Core strength is vital to protecting the correction of the lower spine and pelvis. Planks and dead bugs are designed to work on the abdominal muscles in the front and postural muscles of your low back. This develops a “belt” of muscle around your mid-section to help stabilize the foundation of your spine.
Psoas (Hip Flexor) Stretch
A chronically shortened or flexed psoas is another consequence of being seated most of the day. This is a large muscle running from the bottom of your mid back to your pelvis and is responsible for bringing your knee toward your chest.
Because of its direct attachment to the spine, a shortened hip flexor can have detrimental effects to the structure of the spine. It can also cause a variety of discomforts, including low or mid back soreness, hip pain, and may even result in some knee pain. Performing this stretch can help combat the effects of being seated and static most of the day.
Chin Tucks (Anterior Head Exercise)
Everyday activities are predominately causing us to lean forward and look downward. Whether that comes from using a computer, staring at our cell phones, or working with a client, we spend a lot of time in that position. Gradually, this leads to imbalanced muscles on the front and back of the neck, a loss of the normal neck curve, and structural abnormalities of the upper spine.
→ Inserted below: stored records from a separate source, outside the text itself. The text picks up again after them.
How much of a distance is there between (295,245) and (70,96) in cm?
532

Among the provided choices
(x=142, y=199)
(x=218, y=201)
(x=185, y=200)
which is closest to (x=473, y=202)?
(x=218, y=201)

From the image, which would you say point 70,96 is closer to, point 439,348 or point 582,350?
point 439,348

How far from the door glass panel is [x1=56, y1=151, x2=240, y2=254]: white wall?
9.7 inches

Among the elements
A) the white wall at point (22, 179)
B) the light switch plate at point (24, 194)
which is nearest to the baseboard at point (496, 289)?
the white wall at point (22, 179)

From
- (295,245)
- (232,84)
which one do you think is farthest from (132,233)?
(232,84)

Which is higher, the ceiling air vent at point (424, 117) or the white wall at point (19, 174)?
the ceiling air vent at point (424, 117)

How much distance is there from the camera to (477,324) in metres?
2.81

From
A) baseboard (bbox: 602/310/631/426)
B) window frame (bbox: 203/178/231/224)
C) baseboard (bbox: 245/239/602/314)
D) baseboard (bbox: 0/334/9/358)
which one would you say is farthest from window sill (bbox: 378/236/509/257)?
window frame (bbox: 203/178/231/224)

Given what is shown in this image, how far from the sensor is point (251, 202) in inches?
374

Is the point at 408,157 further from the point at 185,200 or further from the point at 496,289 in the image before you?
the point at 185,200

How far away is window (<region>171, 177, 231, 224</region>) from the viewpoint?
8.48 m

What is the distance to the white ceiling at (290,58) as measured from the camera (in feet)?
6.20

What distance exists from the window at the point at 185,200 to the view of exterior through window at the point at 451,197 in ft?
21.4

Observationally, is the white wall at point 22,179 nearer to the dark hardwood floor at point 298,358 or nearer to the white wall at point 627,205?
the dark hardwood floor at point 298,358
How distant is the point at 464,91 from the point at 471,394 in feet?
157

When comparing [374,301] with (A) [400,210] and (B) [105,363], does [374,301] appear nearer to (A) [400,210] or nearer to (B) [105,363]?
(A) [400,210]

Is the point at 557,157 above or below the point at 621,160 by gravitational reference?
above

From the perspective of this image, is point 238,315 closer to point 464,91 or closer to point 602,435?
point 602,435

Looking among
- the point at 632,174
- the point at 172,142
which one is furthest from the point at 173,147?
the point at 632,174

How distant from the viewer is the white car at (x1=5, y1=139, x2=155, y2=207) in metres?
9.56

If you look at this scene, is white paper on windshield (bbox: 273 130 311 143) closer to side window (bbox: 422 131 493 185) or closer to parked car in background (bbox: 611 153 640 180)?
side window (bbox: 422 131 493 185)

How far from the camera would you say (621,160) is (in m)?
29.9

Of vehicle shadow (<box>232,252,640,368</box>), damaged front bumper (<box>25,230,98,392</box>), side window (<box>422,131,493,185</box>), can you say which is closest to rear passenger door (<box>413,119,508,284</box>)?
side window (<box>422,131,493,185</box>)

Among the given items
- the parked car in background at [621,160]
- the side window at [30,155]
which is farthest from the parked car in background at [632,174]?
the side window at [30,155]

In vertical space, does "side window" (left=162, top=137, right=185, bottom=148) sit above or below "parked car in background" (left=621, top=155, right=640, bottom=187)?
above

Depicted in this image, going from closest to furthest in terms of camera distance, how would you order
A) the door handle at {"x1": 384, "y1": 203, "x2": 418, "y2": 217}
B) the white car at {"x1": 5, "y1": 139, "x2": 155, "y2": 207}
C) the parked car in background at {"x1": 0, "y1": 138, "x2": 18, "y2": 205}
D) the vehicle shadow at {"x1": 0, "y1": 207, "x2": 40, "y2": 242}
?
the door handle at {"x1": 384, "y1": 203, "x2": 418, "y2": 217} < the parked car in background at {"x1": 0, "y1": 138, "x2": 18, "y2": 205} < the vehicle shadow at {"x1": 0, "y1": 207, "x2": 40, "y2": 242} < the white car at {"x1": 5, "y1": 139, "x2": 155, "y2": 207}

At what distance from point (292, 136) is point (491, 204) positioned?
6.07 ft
This exercise strengthens the anterior and posterior (front and back) neck muscles. Over time, chin tucks support the correction of structural shifts in the upper spine and the stability of a Normal c-shaped cervical curve.
You are looking forward and down most of the day. Often, this causes a rounding of the shoulders, and ultimately chronically shortened pectoralis, or chest, muscles.
Tight pecs tend to exacerbate the anterior (forward) shift of the head and straightening of the neck. As a result, it’s important to gently stretch these muscles, opening up the chest, and reducing the forward pull of the pecs.